May was stroke awareness month. Dr. Olajide Williams, my colleague and friend at Columbia University Medical Center, has been a great teacher about the importance of recognizing stroke symptoms quickly. Getting the person to a stroke center as fast as humanly possible to receive the latest highly effective treatments can mean the difference between a full recovery and persistent disability.
795,000 Americans will have a stroke this year. That’s one stroke in the U.S. every 40 seconds. During a stroke the supply of blood and oxygen to the brain is interrupted. This is also called a “brain attack” because brain cells begin to die within minutes.
In his book, “Stroke Diaries,” Dr. Williams tells the human stories of stroke patients and their families. He gives a cutting-edge view of new stroke treatments which work, dare I say, miraculously, if the person arrives for treatment within a brief window of time.

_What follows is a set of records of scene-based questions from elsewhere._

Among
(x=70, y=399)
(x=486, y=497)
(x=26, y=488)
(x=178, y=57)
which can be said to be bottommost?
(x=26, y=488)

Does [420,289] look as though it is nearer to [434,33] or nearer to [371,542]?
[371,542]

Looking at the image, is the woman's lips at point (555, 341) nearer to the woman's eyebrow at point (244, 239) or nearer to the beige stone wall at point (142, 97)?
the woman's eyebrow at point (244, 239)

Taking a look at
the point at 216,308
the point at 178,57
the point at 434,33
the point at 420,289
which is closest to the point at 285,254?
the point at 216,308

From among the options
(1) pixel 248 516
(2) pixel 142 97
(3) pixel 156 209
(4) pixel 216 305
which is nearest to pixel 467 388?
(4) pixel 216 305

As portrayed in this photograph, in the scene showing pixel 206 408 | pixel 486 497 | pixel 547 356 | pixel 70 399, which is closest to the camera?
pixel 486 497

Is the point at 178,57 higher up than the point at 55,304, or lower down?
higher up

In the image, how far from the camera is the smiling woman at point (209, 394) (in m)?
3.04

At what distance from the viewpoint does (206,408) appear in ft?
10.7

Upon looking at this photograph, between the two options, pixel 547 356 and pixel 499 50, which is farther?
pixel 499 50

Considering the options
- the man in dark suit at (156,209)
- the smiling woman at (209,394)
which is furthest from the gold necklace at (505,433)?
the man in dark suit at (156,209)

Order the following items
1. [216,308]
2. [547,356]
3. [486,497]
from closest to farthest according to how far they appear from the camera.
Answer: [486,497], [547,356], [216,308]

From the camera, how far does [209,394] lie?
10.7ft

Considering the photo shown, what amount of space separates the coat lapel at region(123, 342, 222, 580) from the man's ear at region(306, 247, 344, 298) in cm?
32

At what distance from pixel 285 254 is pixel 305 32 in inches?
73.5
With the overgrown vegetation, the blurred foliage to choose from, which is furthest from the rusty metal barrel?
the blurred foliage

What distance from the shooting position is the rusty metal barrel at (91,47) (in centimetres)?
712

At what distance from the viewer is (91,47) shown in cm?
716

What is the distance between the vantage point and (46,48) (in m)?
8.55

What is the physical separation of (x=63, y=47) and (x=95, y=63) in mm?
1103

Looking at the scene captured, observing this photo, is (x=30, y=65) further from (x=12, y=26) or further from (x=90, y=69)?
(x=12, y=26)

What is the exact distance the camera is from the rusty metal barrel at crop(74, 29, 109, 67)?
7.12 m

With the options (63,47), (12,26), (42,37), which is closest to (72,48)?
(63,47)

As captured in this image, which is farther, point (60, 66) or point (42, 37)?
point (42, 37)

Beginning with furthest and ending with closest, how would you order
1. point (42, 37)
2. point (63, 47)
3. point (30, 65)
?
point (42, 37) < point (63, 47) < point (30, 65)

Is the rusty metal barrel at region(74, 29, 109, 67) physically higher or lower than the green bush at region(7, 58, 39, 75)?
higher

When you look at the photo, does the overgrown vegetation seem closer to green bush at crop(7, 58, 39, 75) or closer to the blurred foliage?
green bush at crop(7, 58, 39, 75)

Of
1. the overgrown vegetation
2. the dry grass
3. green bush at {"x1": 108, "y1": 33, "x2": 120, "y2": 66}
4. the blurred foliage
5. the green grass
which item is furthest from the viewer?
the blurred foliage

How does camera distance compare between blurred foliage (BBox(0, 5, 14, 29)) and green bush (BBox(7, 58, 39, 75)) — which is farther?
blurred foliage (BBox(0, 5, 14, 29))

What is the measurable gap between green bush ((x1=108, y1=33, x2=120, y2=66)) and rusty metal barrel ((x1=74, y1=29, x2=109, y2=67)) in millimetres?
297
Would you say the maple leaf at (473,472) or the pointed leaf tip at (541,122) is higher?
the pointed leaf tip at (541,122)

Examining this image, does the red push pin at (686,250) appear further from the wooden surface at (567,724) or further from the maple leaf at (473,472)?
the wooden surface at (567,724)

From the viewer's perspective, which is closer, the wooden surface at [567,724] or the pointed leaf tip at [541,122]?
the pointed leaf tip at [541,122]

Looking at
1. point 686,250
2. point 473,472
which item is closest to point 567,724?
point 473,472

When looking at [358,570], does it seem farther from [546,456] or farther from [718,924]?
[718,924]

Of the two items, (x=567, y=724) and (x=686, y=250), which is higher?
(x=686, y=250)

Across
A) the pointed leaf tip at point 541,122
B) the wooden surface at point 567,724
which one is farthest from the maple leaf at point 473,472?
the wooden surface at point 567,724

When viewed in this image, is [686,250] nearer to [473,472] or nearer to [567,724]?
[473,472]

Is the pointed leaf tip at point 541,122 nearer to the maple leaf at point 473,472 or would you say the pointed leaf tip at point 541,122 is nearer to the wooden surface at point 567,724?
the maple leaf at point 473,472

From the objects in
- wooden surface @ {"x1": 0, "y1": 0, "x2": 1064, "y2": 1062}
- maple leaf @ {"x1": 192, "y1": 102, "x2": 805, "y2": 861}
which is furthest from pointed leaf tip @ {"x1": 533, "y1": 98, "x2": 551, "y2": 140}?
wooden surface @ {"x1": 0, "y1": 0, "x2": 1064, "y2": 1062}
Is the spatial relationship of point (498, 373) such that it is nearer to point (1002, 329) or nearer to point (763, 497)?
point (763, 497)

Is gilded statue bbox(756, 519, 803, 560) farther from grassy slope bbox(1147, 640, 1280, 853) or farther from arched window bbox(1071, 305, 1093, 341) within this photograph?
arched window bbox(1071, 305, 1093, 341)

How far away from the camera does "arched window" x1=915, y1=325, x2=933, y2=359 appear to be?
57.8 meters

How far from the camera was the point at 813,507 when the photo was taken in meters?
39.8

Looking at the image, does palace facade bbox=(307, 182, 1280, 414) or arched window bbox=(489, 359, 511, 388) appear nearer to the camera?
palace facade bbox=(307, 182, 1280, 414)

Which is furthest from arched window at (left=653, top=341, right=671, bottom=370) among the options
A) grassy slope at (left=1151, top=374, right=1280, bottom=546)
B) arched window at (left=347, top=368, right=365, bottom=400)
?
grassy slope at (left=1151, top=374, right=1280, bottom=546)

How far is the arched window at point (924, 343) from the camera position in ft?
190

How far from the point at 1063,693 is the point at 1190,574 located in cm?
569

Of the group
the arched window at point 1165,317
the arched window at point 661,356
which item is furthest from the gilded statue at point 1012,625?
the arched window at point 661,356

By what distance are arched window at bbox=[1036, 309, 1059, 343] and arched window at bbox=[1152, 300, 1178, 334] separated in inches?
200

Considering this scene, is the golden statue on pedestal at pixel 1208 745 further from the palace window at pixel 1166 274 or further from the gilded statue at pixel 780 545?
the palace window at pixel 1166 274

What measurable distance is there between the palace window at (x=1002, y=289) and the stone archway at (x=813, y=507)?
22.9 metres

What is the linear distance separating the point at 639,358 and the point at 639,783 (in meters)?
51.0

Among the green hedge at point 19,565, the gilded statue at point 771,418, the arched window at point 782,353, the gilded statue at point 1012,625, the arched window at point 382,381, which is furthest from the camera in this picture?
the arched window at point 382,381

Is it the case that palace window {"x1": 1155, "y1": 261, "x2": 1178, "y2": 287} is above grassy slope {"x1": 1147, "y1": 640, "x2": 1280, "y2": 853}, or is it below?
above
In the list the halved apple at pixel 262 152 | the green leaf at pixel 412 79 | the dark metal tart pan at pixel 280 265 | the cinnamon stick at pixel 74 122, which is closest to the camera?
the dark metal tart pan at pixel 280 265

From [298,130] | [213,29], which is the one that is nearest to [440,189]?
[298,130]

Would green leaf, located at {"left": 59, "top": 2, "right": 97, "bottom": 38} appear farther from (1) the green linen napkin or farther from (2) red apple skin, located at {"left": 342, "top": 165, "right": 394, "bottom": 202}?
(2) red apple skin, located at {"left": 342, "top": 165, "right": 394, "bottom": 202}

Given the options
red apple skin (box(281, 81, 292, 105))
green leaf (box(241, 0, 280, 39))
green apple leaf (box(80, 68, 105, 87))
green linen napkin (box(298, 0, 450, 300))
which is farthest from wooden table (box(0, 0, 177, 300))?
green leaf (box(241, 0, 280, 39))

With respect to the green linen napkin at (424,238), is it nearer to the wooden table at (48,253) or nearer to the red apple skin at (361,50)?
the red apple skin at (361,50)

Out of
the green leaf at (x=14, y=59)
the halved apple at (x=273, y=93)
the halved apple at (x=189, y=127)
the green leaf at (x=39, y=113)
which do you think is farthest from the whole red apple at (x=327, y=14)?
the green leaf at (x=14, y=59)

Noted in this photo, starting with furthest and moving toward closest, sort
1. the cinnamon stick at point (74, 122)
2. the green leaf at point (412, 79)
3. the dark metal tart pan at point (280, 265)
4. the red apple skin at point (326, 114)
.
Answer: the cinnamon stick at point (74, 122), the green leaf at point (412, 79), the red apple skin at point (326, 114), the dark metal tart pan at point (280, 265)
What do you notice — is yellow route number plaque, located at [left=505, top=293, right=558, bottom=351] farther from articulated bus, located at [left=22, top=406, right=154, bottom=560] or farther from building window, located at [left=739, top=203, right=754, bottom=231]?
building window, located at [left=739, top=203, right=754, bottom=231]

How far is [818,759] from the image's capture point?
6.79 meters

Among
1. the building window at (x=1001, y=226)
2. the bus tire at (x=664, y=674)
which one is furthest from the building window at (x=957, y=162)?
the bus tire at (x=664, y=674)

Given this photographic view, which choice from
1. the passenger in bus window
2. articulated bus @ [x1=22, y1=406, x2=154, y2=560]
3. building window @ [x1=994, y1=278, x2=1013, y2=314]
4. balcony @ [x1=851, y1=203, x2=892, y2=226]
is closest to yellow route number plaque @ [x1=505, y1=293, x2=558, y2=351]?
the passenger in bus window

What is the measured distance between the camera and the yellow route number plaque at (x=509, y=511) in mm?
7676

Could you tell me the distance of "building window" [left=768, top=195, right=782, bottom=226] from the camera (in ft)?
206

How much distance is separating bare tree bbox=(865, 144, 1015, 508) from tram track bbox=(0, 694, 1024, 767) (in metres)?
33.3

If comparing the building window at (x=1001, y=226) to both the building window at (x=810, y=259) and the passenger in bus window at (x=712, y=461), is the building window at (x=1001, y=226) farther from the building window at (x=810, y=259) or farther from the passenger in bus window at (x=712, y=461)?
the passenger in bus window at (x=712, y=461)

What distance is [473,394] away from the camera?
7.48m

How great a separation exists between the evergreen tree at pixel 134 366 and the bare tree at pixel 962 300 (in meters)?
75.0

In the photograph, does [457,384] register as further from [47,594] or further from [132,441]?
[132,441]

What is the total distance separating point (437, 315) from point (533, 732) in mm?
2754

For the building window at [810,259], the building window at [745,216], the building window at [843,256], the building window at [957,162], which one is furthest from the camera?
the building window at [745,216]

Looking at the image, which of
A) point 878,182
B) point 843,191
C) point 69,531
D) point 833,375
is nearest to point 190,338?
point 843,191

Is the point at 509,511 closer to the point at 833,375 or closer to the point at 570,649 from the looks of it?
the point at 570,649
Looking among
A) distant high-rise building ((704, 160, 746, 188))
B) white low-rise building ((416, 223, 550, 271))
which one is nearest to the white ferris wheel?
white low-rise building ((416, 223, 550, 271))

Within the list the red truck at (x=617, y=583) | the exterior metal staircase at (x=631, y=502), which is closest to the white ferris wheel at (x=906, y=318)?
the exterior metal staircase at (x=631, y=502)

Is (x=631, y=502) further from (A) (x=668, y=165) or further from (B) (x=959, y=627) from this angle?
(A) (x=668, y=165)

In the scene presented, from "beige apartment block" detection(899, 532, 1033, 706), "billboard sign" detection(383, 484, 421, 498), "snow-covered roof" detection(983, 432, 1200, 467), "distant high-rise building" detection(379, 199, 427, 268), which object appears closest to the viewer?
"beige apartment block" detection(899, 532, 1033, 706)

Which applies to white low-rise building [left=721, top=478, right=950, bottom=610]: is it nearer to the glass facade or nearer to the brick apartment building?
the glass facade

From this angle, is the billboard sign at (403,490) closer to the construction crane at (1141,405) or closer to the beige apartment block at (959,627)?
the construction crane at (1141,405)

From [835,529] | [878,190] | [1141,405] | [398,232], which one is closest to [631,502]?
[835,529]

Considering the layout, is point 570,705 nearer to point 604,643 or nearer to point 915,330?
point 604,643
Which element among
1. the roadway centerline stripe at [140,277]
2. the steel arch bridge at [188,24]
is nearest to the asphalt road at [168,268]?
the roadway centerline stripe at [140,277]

The acronym FAST helps ambulance personnel with stroke recognition: “F” stands for one side of the face drooping down when the person is asked to smile; “A” stands for a problem lifting one arm; “S” stands for slurring or jumbling up of words or speech; and T represents time: time to call 911.
As I review these stroke symptoms following this Memorial day weekend, I think back to a night more than 40 years ago which will always be seared into my memory. Although he was a very good athlete, my father smoked like a chimney. You name it: cigars, pipes and, of course, tons of cigarettes. He smoked day and night.
When he was 45, he developed an enlarged heart and had to give up his beloved backyard and move closer to his work in New York City. One night we were all watching Johnny Carson on late-night TV, and my father had a stroke. It seemed like an eternity for the ambulance to arrive.